3. Chemische Verfahren
Chemische Verfahren dienen der Entfernung von gelösten Stoffen und Keimen durch gezielte chemische Reaktionen. Die wichtigsten Techniken sind:
3.1. Flockung
Durch Zugabe von Flockungsmitteln wie Eisen- oder Aluminiumsalzen werden feinste Partikel zu größeren Flocken gebunden, die leichter sedimentieren oder filtriert werden können.
3.2. Fällung
Fällungsreaktionen werden eingesetzt, um gelöste Stoffe in eine unlösliche Form zu überführen. So lässt sich beispielsweise Phosphor durch Zugabe von Fällungsmitteln aus dem Wasser entfernen.
3.3. Neutralisation
Säuren oder Basen werden hinzugefügt, um den pH-Wert des Wassers auf einen optimalen Bereich einzustellen. Dies ist wichtig, um Korrosion in Rohrsystemen zu vermeiden und die Effizienz nachfolgender Prozesse zu optimieren.
3.4. Desinfektion
Zur Abtötung von Krankheitserregern werden sonst Chemikalien wie Chlor oder Ozon eingesetzt.Da wir es mit lebenden Organismen zu tun haben fällt dieser Prozess nicht in Betracht.
4. Membranverfahren
Membrantechnologien bieten besonders feine Filterprozesse, um selbst kleinste Partikel und gelöste Stoffe aus dem Wasser zu entfernen.

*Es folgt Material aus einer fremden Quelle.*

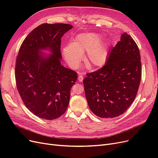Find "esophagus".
<instances>
[{"label": "esophagus", "mask_w": 158, "mask_h": 158, "mask_svg": "<svg viewBox=\"0 0 158 158\" xmlns=\"http://www.w3.org/2000/svg\"><path fill=\"white\" fill-rule=\"evenodd\" d=\"M83 79H84L83 76H82V75H79V77H78V80H79V81H80V82H82V81H83Z\"/></svg>", "instance_id": "obj_1"}]
</instances>
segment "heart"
<instances>
[{
	"instance_id": "b5f03b06",
	"label": "heart",
	"mask_w": 158,
	"mask_h": 158,
	"mask_svg": "<svg viewBox=\"0 0 158 158\" xmlns=\"http://www.w3.org/2000/svg\"><path fill=\"white\" fill-rule=\"evenodd\" d=\"M102 36L95 32H85L78 35L73 42L63 49V55L67 64L73 69L79 67L86 52L85 63L89 68L102 66L108 57V48L102 41Z\"/></svg>"
}]
</instances>
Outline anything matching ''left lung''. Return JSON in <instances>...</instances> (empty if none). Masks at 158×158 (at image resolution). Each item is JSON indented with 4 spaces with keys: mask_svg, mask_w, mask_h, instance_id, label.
Wrapping results in <instances>:
<instances>
[{
    "mask_svg": "<svg viewBox=\"0 0 158 158\" xmlns=\"http://www.w3.org/2000/svg\"><path fill=\"white\" fill-rule=\"evenodd\" d=\"M142 76L138 47L124 32L109 54L106 64L88 73L83 81L90 110L101 118L118 117L133 102Z\"/></svg>",
    "mask_w": 158,
    "mask_h": 158,
    "instance_id": "1",
    "label": "left lung"
}]
</instances>
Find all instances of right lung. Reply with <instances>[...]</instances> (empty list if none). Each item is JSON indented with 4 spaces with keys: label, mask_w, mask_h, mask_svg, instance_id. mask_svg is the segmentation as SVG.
Listing matches in <instances>:
<instances>
[{
    "label": "right lung",
    "mask_w": 158,
    "mask_h": 158,
    "mask_svg": "<svg viewBox=\"0 0 158 158\" xmlns=\"http://www.w3.org/2000/svg\"><path fill=\"white\" fill-rule=\"evenodd\" d=\"M73 27L67 23H43L22 42L16 57L15 79L25 106L36 117L54 120L67 109L77 73L61 65V38ZM50 49L52 55L41 51Z\"/></svg>",
    "instance_id": "add662e5"
}]
</instances>
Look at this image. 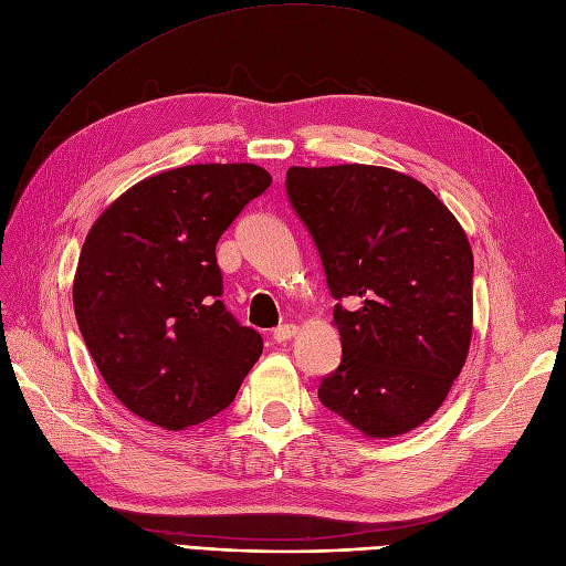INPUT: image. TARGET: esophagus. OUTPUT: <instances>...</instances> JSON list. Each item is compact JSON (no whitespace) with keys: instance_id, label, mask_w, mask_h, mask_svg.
<instances>
[{"instance_id":"34e87169","label":"esophagus","mask_w":566,"mask_h":566,"mask_svg":"<svg viewBox=\"0 0 566 566\" xmlns=\"http://www.w3.org/2000/svg\"><path fill=\"white\" fill-rule=\"evenodd\" d=\"M296 336V326L294 324H282L275 331H272V340L275 343H286Z\"/></svg>"}]
</instances>
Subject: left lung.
<instances>
[{
    "label": "left lung",
    "mask_w": 566,
    "mask_h": 566,
    "mask_svg": "<svg viewBox=\"0 0 566 566\" xmlns=\"http://www.w3.org/2000/svg\"><path fill=\"white\" fill-rule=\"evenodd\" d=\"M286 196L319 251L340 366L319 401L370 438L441 408L473 324V254L424 184L375 165L289 167Z\"/></svg>",
    "instance_id": "obj_1"
}]
</instances>
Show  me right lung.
I'll use <instances>...</instances> for the list:
<instances>
[{
    "label": "right lung",
    "instance_id": "right-lung-1",
    "mask_svg": "<svg viewBox=\"0 0 566 566\" xmlns=\"http://www.w3.org/2000/svg\"><path fill=\"white\" fill-rule=\"evenodd\" d=\"M259 165H186L135 184L93 223L74 315L116 399L179 431L233 403L263 352L221 301L217 242L270 186Z\"/></svg>",
    "mask_w": 566,
    "mask_h": 566
}]
</instances>
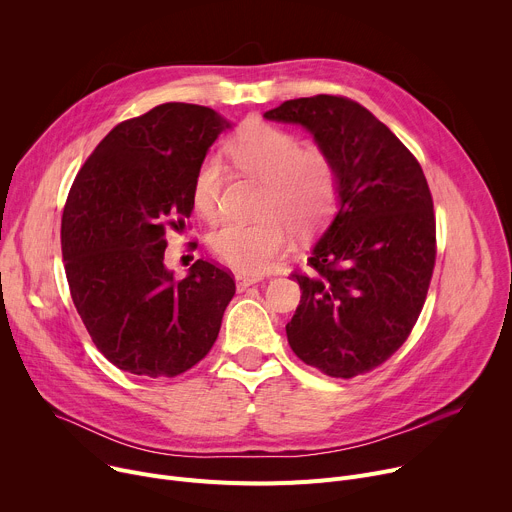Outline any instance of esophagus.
<instances>
[{
	"mask_svg": "<svg viewBox=\"0 0 512 512\" xmlns=\"http://www.w3.org/2000/svg\"><path fill=\"white\" fill-rule=\"evenodd\" d=\"M235 280H237V288L245 290V288H249L253 284H259L263 277L261 275H253V273H237Z\"/></svg>",
	"mask_w": 512,
	"mask_h": 512,
	"instance_id": "obj_1",
	"label": "esophagus"
}]
</instances>
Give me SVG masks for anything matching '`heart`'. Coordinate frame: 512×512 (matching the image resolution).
<instances>
[{
  "label": "heart",
  "mask_w": 512,
  "mask_h": 512,
  "mask_svg": "<svg viewBox=\"0 0 512 512\" xmlns=\"http://www.w3.org/2000/svg\"><path fill=\"white\" fill-rule=\"evenodd\" d=\"M226 155L235 167L265 181L255 222L226 220L210 237L214 253L239 271H265L288 245V224L310 235L335 210L337 169L329 153L302 149L300 138L261 120L245 122L228 138ZM224 173L220 161H202L194 179V206L206 218L218 214Z\"/></svg>",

4.1. Mikro- und Ultrafiltration
Diese Verfahren setzen auf Membranen mit feinen Poren, durch die nur Wasser und gelöste Stoffe bestimmter Größen hindurchtreten. Dabei werden Bakterien, Viren und Makromoleküle effizient entfernt.
4.2. Nanofiltration
Die Nanofiltration ist eine noch feinere Filtertechnik, die gelöste Salze und organische Verbindungen aus dem Wasser entfernt. Dieses Verfahren wird häufig zur Wasserenthärtung oder zur Entfernung von Pestiziden eingesetzt.
4.3. Umkehrosmose
Die Umkehrosmose nutzt eine halbdurchlässige Membran, um nahezu alle gelösten Stoffe aus dem Wasser zu entfernen. Dieses Verfahren wird zur Entsalzung oder zur Produktion von hochreinem Wasser angewendet.
Kombination der Verfahren
In professionellen Filteranlagen werden Technologien genutzt in Abhängigkeit zu den Anforderungen der Anlage wie auch der Beschaffenheit des Abwassers. Ziel ist es, eine möglichst effiziente und nachhaltige Wasseraufbereitung zu gewährleisten. Dabei spielt auch die Energienutzung eine wichtige Rolle. Durch die Verwertung von Biogas aus der Schlammfaulung oder den Einsatz energieeffizienter Belüftungssysteme können die Filteranlagen ihren Energieverbrauch reduzieren und einen Beitrag zur Umweltfreundlichkeit leisten.